What to work on: Please count the lines in the material below that contain the word "pebble", matching case exactly, and give only the number.

___ Excerpted records

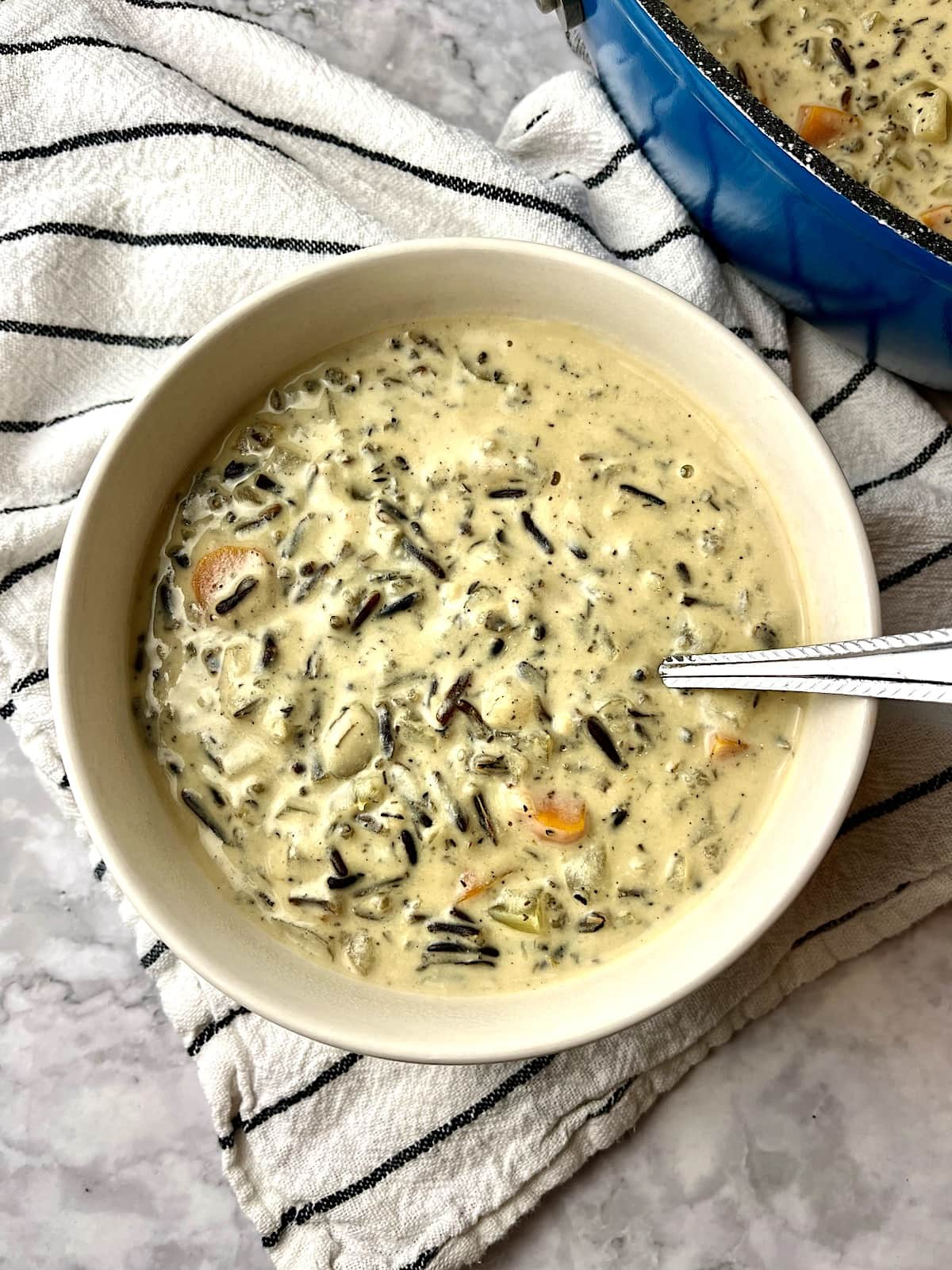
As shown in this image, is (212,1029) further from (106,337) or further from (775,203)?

______
___ Excerpted records

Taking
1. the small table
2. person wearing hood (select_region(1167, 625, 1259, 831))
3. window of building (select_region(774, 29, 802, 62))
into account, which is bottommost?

______
___ Excerpted records

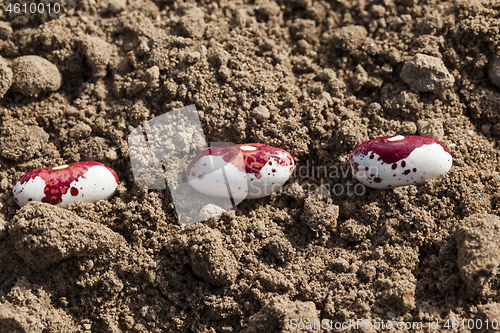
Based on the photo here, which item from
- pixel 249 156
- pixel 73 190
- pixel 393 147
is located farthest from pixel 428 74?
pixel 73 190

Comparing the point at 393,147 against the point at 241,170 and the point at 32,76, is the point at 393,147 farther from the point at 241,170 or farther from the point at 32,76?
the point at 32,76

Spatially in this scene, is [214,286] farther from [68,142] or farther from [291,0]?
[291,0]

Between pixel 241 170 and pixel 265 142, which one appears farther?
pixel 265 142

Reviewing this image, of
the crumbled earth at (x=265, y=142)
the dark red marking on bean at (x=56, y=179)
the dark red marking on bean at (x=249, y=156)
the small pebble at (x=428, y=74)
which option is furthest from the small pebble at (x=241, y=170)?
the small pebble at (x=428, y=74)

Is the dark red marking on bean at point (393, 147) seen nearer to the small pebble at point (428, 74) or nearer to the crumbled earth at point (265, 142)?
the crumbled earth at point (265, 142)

______

Task answer: 4